▸ DATA SECTION
+++
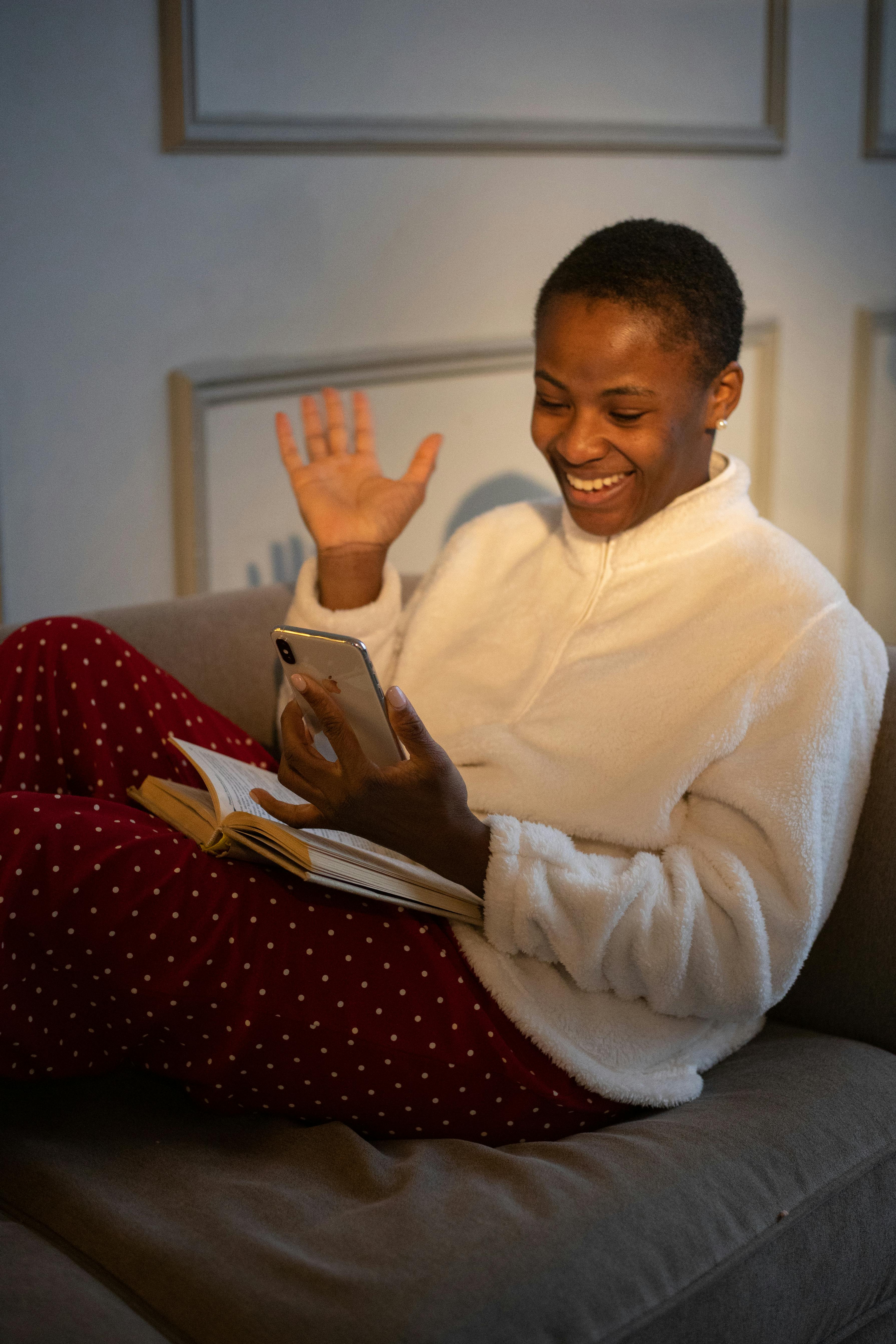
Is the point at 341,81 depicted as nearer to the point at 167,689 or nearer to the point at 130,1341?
the point at 167,689

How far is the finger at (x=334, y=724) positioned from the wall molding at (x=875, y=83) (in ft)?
8.22

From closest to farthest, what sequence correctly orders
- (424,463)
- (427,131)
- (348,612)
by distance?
1. (348,612)
2. (424,463)
3. (427,131)

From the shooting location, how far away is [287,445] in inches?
63.0

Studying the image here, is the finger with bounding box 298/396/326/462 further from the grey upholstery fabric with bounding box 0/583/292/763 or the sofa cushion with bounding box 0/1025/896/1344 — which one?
the sofa cushion with bounding box 0/1025/896/1344

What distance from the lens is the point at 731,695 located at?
1.12 metres

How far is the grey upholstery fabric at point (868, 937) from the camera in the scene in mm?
1181

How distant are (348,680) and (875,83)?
2553 mm

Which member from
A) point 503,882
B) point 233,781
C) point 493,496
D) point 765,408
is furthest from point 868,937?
point 765,408

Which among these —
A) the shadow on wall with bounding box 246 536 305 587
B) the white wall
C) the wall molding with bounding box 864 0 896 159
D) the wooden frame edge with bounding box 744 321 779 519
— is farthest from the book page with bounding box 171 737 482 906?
the wall molding with bounding box 864 0 896 159

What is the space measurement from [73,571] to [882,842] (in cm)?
133

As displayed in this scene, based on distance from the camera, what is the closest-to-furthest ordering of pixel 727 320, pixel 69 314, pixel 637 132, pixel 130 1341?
pixel 130 1341 → pixel 727 320 → pixel 69 314 → pixel 637 132

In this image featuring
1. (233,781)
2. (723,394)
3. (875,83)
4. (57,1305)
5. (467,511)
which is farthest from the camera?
(875,83)

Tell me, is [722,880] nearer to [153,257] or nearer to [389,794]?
[389,794]

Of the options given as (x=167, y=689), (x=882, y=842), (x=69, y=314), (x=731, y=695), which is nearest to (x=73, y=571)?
(x=69, y=314)
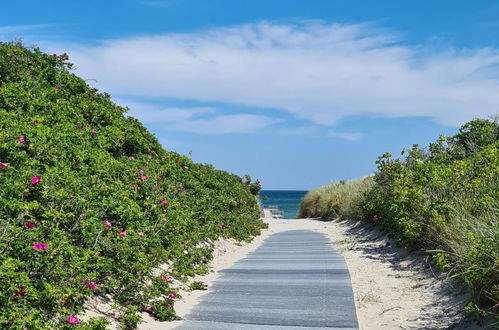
+++
▸ STATED TASK
Reproduce all of the data above word for word and line for line, omitting the pictures.

▸ CORRECT ANSWER
Is the point at 341,81 depicted as nearer to the point at 167,689 or nearer to the point at 130,1341?
the point at 167,689

How far is the finger at (x=334, y=724) positioned from the wall molding at (x=875, y=83) (in ft)?
8.22

From closest to farthest, what sequence correctly orders
- (424,463)
- (427,131)
- (348,612)
by distance?
1. (348,612)
2. (424,463)
3. (427,131)

From the shooting location, how far away is [287,445] in inches?
63.0

Studying the image here, is the finger with bounding box 298/396/326/462 further from the grey upholstery fabric with bounding box 0/583/292/763 or the sofa cushion with bounding box 0/1025/896/1344 — which one?
the sofa cushion with bounding box 0/1025/896/1344

What distance from the lens is the point at 731,695 located at?
1.12 metres

How far is the grey upholstery fabric at point (868, 937) from the camera in the scene in mm?
1181

How distant are (348,680) and (875,83)?
2553 mm

Which member from
A) point 503,882
B) point 233,781
C) point 493,496
D) point 765,408
is furthest from point 868,937?
point 765,408

Which among these —
A) the shadow on wall with bounding box 246 536 305 587
B) the white wall
C) the wall molding with bounding box 864 0 896 159
D) the wooden frame edge with bounding box 744 321 779 519
— is farthest from the book page with bounding box 171 737 482 906?
the wall molding with bounding box 864 0 896 159

What is the space measurement from [73,571] to [882,842] (in cm)?
133

As displayed in this scene, based on distance from the camera, what is the closest-to-furthest ordering of pixel 727 320, pixel 69 314, pixel 637 132, pixel 130 1341?
pixel 130 1341 → pixel 727 320 → pixel 69 314 → pixel 637 132

In this image featuring
1. (233,781)
2. (723,394)
3. (875,83)
4. (57,1305)
5. (467,511)
which is farthest from the camera?
(875,83)

Tell me, is [722,880] nearer to [153,257] or nearer to [389,794]?
[389,794]

Of the options given as (x=167, y=689), (x=882, y=842), (x=69, y=314), (x=731, y=695), which is nearest to (x=73, y=571)?
(x=69, y=314)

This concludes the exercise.